L'UDC in assemblea, plebiscitata l'autodeterminazione

Si tratta dell voto più importante dal 1992, secondo l'UDC oggi riunito con 400 delegati a Unterägeri (ZG): l'iniziativa per l'autodeterminazione, in votazione il prossimo 25 novembre.

L'iniziativa, fortemente contrastata dagli altri partiti partiti e dalle lobby dell'economia, richiede che la legge svizzera abbia la precedenza sul diritto internazionale. Una gerarchia che è stata annullata da una decisione del Tribunale Federale nel 2012, ha affermato il consigliere nazionale Gregor Rutz (ZH).

Si tratta della libertà di decidere senza essere limitati dai trattati internazionali, ha aggiunto Rutz. Il consigliere nazionale Roger Köppel (ZH) ha riassunto la questione come segue: "sì o no alla Svizzera".

La posta in gioco è molto alta, secondo Köppel. Ha sottolineato l'importanza vitale di vincere il voto, perché un "no" invierebbe un segnale disastroso a Bruxelles e Berna a un anno dalle elezioni federali.

Sono stati citati numerosi esempi di limitazioni straniere alle leggi svizzere, come l'espulsione di criminali stranieri, già fortemente limitata dall'Accordo di libera circolazione e che l'UE vorrebbe abolita del tutto.

Il consigliere nazionale Luzi Stamm (AG), da parte sua, ha sottolineato che anche per la sinistra la sovranità dovrebbe essere importante, come le questioni relative agli standard ecologici. In effetti, non è una questione di sinistra o di destra, ma di democrazia o non democrazia, ha aggiunto Gregor Rutz.

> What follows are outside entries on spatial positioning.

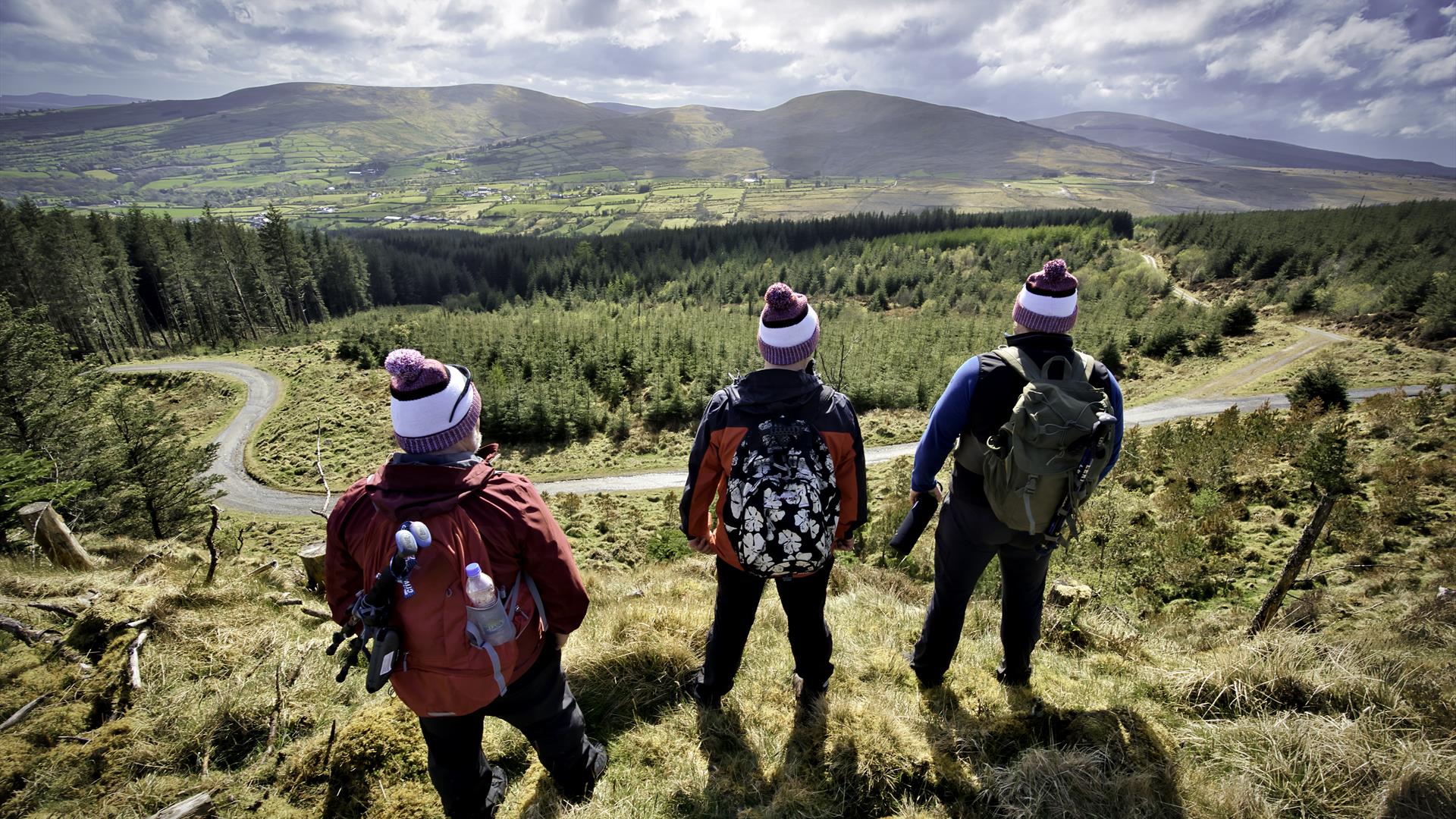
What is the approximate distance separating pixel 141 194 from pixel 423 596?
297360 millimetres

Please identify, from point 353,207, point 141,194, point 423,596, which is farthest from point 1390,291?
point 141,194

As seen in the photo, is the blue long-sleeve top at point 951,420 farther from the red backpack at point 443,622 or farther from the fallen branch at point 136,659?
the fallen branch at point 136,659

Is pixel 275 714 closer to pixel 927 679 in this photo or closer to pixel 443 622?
pixel 443 622

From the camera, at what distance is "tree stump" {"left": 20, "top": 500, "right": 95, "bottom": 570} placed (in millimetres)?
6309

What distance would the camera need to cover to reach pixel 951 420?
3.37m

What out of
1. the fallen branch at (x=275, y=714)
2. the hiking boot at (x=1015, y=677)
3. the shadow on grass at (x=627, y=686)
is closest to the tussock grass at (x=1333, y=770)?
the hiking boot at (x=1015, y=677)

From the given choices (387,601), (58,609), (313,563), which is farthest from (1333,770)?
(313,563)

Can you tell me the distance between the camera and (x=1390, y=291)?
24688 mm

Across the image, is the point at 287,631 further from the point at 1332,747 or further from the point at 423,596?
the point at 1332,747

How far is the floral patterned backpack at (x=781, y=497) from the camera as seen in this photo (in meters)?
2.96

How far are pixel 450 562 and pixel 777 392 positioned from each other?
1.78 metres

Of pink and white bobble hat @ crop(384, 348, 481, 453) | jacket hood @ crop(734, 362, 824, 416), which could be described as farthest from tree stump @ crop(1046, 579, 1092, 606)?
pink and white bobble hat @ crop(384, 348, 481, 453)

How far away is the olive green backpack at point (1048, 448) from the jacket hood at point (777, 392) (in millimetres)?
1106

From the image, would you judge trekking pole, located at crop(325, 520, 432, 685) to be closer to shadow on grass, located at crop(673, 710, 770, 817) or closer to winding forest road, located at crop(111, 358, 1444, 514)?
shadow on grass, located at crop(673, 710, 770, 817)
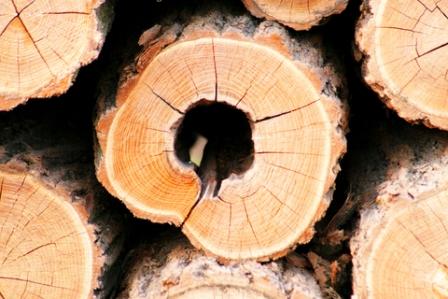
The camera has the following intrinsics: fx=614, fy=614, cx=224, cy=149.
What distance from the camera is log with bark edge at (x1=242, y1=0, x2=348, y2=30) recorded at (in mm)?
1957

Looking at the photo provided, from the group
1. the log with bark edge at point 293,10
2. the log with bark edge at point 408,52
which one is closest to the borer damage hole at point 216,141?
the log with bark edge at point 293,10

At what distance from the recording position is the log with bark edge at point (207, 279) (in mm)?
1952

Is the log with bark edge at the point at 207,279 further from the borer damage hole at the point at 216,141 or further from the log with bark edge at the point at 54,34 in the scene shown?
the log with bark edge at the point at 54,34

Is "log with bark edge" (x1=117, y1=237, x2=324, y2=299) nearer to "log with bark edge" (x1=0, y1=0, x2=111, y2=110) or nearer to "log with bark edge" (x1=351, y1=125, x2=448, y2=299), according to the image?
"log with bark edge" (x1=351, y1=125, x2=448, y2=299)

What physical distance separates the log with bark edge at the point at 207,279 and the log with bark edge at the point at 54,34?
69 cm

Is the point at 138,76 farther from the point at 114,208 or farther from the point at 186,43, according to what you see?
the point at 114,208

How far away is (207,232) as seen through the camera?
1.98 metres

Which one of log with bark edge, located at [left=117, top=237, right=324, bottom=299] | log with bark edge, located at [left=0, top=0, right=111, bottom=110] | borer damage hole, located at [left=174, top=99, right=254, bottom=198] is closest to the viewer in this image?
log with bark edge, located at [left=0, top=0, right=111, bottom=110]

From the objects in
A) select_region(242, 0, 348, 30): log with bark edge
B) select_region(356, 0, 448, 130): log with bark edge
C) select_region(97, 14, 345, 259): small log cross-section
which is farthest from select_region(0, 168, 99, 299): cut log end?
select_region(356, 0, 448, 130): log with bark edge

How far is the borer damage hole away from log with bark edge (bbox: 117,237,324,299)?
0.97ft

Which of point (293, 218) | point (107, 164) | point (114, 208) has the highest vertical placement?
point (107, 164)

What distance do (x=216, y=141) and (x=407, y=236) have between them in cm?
87

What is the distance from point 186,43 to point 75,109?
72 cm

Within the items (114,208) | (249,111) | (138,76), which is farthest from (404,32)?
(114,208)
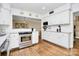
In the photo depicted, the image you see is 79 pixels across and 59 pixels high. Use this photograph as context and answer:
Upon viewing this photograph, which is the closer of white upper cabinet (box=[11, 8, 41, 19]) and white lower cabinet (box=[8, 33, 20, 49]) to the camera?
white upper cabinet (box=[11, 8, 41, 19])

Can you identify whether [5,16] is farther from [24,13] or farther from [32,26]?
[32,26]

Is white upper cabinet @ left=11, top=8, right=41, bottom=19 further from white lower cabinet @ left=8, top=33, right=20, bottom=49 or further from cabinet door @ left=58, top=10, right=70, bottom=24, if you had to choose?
cabinet door @ left=58, top=10, right=70, bottom=24

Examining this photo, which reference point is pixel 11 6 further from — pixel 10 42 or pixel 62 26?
pixel 62 26

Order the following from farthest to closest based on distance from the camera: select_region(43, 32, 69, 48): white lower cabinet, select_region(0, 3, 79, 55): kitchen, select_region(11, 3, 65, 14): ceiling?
select_region(43, 32, 69, 48): white lower cabinet < select_region(0, 3, 79, 55): kitchen < select_region(11, 3, 65, 14): ceiling

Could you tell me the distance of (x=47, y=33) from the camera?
125 inches

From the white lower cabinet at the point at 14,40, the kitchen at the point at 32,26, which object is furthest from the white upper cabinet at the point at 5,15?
the white lower cabinet at the point at 14,40

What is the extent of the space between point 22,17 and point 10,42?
86cm

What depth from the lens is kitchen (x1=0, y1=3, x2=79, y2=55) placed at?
5.66 feet

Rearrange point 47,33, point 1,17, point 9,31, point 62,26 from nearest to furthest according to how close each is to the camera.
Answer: point 1,17
point 9,31
point 62,26
point 47,33

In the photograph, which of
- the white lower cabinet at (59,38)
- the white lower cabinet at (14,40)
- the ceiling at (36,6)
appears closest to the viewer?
the ceiling at (36,6)

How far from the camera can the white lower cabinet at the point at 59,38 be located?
2232 millimetres

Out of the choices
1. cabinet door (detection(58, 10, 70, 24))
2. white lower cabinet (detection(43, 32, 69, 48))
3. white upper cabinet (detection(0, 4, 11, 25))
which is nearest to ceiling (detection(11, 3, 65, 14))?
white upper cabinet (detection(0, 4, 11, 25))

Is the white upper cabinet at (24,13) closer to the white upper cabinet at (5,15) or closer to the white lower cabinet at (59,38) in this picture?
the white upper cabinet at (5,15)

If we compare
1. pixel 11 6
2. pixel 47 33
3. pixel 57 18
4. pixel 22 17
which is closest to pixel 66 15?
pixel 57 18
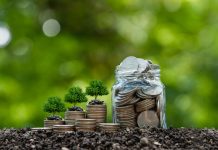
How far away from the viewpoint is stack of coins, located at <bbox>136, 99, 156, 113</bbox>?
125 inches

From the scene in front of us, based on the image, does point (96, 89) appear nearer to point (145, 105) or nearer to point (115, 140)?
point (145, 105)

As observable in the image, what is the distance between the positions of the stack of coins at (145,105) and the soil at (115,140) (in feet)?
0.40

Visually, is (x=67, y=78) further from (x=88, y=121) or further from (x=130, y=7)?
(x=88, y=121)

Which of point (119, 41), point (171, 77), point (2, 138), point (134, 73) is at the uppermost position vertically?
point (119, 41)

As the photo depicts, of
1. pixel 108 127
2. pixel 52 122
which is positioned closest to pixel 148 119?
pixel 108 127

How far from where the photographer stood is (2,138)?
3.04 metres

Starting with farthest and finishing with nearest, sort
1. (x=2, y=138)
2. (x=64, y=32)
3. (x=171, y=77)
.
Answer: (x=64, y=32) → (x=171, y=77) → (x=2, y=138)

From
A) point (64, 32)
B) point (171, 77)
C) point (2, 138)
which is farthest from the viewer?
point (64, 32)

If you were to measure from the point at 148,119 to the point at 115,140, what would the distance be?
377 millimetres

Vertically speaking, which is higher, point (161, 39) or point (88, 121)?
point (161, 39)

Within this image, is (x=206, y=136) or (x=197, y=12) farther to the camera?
(x=197, y=12)

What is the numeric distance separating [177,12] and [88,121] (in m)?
4.10

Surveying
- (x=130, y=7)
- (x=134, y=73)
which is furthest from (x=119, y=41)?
(x=134, y=73)

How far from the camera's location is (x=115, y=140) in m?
2.87
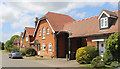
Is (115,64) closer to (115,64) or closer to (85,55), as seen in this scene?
(115,64)

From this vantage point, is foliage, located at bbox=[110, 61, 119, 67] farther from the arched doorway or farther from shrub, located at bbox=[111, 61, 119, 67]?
the arched doorway

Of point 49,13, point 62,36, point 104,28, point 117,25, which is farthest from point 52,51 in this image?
point 117,25

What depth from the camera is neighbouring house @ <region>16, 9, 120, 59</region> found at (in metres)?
16.5

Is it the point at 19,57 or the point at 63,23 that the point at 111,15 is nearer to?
the point at 63,23

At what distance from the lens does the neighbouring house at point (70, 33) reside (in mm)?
16459

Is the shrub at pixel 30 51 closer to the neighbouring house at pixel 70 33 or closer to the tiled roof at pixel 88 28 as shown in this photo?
the neighbouring house at pixel 70 33

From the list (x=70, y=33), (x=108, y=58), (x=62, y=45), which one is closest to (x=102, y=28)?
(x=108, y=58)

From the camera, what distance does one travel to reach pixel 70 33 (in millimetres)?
21703

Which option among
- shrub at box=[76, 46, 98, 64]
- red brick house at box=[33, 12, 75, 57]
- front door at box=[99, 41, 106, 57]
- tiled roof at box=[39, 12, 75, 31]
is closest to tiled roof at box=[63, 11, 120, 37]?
front door at box=[99, 41, 106, 57]

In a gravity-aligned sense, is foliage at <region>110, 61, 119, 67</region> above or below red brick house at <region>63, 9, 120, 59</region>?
below

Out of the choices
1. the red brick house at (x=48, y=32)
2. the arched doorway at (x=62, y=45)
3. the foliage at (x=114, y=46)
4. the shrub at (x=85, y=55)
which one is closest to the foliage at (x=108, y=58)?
the foliage at (x=114, y=46)

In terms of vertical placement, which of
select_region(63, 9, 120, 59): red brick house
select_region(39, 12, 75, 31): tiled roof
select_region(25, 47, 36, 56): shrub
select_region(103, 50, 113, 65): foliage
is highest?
select_region(39, 12, 75, 31): tiled roof

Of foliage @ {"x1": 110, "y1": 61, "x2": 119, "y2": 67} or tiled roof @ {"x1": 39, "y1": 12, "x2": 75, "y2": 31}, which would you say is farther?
tiled roof @ {"x1": 39, "y1": 12, "x2": 75, "y2": 31}

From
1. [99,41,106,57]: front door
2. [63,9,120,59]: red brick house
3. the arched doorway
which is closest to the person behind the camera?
[63,9,120,59]: red brick house
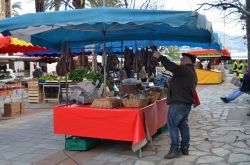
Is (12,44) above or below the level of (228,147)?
above

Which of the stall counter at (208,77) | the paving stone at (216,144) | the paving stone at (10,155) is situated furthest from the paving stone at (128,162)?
the stall counter at (208,77)

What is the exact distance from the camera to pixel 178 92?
6.02m

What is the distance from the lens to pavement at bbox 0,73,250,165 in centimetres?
612

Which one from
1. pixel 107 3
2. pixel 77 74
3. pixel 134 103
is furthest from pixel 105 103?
pixel 107 3

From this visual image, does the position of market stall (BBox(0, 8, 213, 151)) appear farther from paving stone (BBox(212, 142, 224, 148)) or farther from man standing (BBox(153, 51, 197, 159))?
paving stone (BBox(212, 142, 224, 148))

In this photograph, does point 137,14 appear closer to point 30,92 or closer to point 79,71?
point 79,71

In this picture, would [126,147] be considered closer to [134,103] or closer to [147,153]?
[147,153]

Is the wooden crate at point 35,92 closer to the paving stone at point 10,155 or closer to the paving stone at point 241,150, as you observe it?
the paving stone at point 10,155

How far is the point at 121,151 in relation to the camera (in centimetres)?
677

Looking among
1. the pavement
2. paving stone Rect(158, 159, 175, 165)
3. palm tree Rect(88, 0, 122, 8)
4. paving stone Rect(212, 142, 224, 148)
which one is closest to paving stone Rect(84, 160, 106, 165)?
the pavement

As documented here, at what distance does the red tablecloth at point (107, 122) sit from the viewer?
6.23 m

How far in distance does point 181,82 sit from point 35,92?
1037cm

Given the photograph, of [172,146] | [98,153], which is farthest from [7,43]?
[172,146]

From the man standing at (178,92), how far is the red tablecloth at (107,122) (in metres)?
0.54
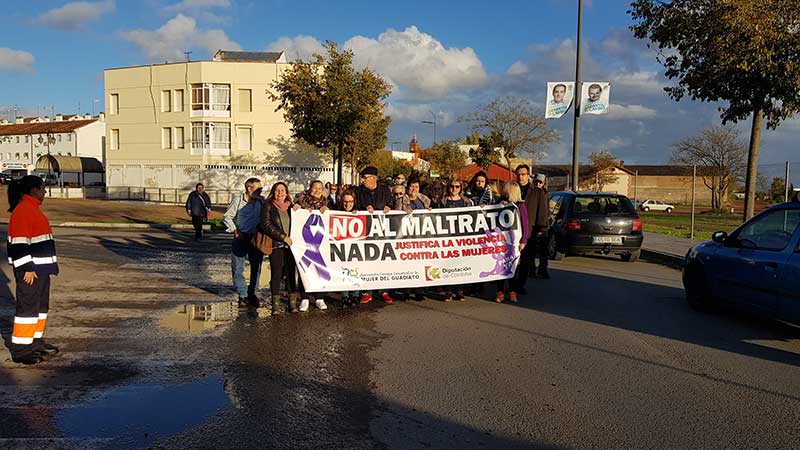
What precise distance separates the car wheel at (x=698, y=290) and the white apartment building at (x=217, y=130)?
129 feet

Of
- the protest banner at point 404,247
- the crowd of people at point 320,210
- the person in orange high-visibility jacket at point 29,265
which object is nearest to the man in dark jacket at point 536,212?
the crowd of people at point 320,210

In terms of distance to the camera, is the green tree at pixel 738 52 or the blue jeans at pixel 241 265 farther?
the green tree at pixel 738 52

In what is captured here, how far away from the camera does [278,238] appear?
8320mm

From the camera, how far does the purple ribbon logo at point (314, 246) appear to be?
28.3 feet

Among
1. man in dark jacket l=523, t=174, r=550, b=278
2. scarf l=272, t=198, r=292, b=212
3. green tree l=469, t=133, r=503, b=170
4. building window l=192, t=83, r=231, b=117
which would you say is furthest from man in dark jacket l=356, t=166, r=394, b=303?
building window l=192, t=83, r=231, b=117

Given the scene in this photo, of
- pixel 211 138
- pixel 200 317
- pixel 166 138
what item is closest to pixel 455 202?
pixel 200 317

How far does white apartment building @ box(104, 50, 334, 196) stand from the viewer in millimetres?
46750

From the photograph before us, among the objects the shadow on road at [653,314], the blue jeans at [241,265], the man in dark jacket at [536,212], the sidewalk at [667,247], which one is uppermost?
the man in dark jacket at [536,212]

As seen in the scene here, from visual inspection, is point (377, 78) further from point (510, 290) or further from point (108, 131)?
point (108, 131)

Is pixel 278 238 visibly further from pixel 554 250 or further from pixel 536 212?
pixel 554 250

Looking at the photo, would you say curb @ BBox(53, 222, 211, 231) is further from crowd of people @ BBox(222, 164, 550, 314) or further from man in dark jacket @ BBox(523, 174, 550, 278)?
man in dark jacket @ BBox(523, 174, 550, 278)

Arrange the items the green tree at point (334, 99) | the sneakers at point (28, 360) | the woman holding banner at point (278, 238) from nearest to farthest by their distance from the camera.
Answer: the sneakers at point (28, 360) < the woman holding banner at point (278, 238) < the green tree at point (334, 99)

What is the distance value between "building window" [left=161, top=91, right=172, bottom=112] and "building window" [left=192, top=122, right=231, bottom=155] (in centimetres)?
312

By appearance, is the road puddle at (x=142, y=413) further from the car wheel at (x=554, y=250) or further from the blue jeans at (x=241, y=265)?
the car wheel at (x=554, y=250)
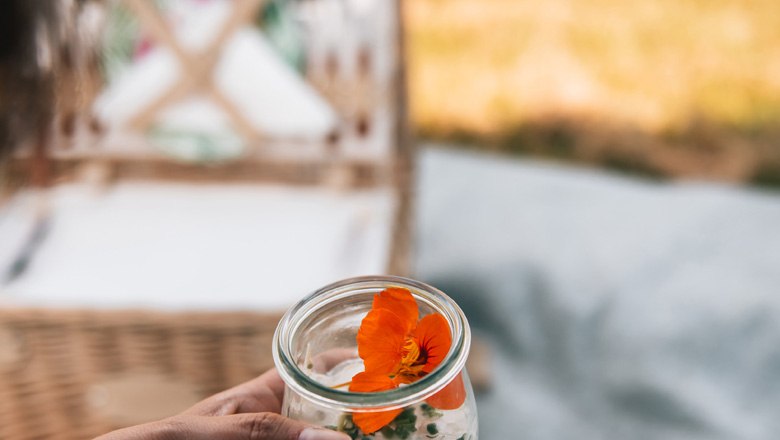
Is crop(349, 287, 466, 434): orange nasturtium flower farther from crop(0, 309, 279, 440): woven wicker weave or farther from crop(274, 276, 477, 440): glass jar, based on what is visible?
crop(0, 309, 279, 440): woven wicker weave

Si è poi passati ad altri temi, come le negoziazioni con l'UE sull'accordo Quadro. Il cambiamento di toni degli altri partiti nei confronti dell'UE delle scorse settimaneha soddisfatto il Presidente dell'UDC Albert Rösti, il quale ha citato le recenti dichiarazioni della ex consigliera federale Micheline Calmy-Rey, che ha affermato che si sarebbe opposta "a quella legge europea che regola tutti i rapporti tra la Svizzera e l'UE", e ha invitato l'ex ministra degli esteri e i presidenti degli altri partiti a aderire al comitato "UE-No" e a quello dell'iniziativa per l'autodeterminazione.

In verità, secondo Rösti, gli altri partiti fanno “un gioco villano” mostrandosi all'apparenza critici con l'UE in vista delle prossime elezioni ma senza alcuna intenzione di veramente opporsi a Bruxelles.

Nell'ultima parte dell'assemblea i delegati UDC hanno infine respinto le iniziative agricole, quella dei verdi su “alimenti etici” e quella sulla “sovranità alimentare”, citando una “eccessiva burocrazia”.